Begin Data entries

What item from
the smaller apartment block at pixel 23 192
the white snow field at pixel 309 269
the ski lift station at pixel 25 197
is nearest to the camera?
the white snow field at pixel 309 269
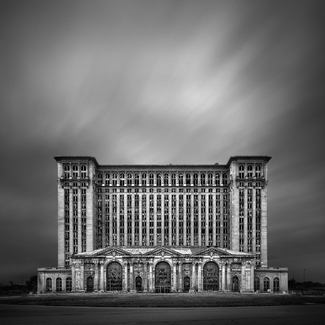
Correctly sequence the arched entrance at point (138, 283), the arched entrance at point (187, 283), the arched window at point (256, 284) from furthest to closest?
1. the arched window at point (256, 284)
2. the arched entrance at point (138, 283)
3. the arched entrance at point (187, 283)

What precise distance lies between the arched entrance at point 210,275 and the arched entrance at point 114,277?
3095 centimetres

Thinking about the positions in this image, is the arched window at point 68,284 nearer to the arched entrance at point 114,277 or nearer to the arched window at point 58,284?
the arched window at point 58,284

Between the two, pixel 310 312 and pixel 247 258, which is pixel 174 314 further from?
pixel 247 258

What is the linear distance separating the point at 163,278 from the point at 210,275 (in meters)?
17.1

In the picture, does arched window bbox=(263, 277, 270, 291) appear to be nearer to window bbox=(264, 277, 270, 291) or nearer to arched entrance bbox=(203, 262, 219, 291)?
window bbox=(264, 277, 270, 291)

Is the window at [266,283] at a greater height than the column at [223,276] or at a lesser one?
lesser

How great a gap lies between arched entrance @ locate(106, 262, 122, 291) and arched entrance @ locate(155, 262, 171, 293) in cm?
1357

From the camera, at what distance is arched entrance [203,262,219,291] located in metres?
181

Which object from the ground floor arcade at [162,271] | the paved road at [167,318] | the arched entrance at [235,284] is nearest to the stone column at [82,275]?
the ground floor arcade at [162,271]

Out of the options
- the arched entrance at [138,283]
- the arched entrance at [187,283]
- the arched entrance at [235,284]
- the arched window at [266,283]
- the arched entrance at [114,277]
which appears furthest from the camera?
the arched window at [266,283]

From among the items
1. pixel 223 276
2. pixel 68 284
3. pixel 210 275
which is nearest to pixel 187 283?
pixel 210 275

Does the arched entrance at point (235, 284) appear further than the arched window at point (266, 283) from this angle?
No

End Data entries
Begin Data entries

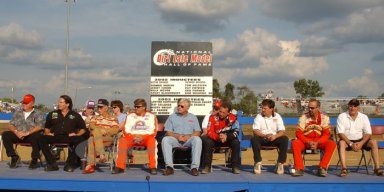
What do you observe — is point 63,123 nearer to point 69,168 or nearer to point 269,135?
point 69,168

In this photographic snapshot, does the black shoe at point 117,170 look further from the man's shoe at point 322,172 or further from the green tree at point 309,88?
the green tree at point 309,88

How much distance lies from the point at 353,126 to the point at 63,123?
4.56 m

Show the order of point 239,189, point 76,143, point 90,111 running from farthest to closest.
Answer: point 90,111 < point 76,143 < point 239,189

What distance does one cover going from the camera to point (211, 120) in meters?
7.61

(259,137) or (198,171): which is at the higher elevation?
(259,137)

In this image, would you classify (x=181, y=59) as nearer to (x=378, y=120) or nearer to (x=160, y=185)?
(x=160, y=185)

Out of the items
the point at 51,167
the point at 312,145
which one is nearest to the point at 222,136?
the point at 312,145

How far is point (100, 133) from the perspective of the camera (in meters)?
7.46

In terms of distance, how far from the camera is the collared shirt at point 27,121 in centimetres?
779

End Data entries
Begin Data entries

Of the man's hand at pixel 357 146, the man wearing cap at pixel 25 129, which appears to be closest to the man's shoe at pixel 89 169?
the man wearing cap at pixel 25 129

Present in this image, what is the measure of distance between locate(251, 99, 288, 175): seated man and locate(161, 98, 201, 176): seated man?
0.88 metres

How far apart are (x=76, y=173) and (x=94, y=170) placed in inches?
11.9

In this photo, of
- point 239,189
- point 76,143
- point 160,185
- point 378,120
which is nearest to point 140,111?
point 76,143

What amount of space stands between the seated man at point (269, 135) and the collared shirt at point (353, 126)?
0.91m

End Data entries

* Work instructions:
Rewrite the material running from the line containing "What item from" through the line containing "3. the arched entrance at point (187, 283)" as a two-column CSV with the headers text and answer, one row per text-and-answer pair, putting each field in quotation marks and replacing line breaks with spaces. Leave the pictures out.

* Solution for this task:
text,answer
"What item from the smaller apartment block at pixel 23 192 the white snow field at pixel 309 269 the ski lift station at pixel 25 197 is nearest to the camera?","the white snow field at pixel 309 269"
"Correctly sequence the arched entrance at point (138, 283), the arched entrance at point (187, 283), the arched window at point (256, 284) from furthest to closest?","1. the arched window at point (256, 284) 2. the arched entrance at point (138, 283) 3. the arched entrance at point (187, 283)"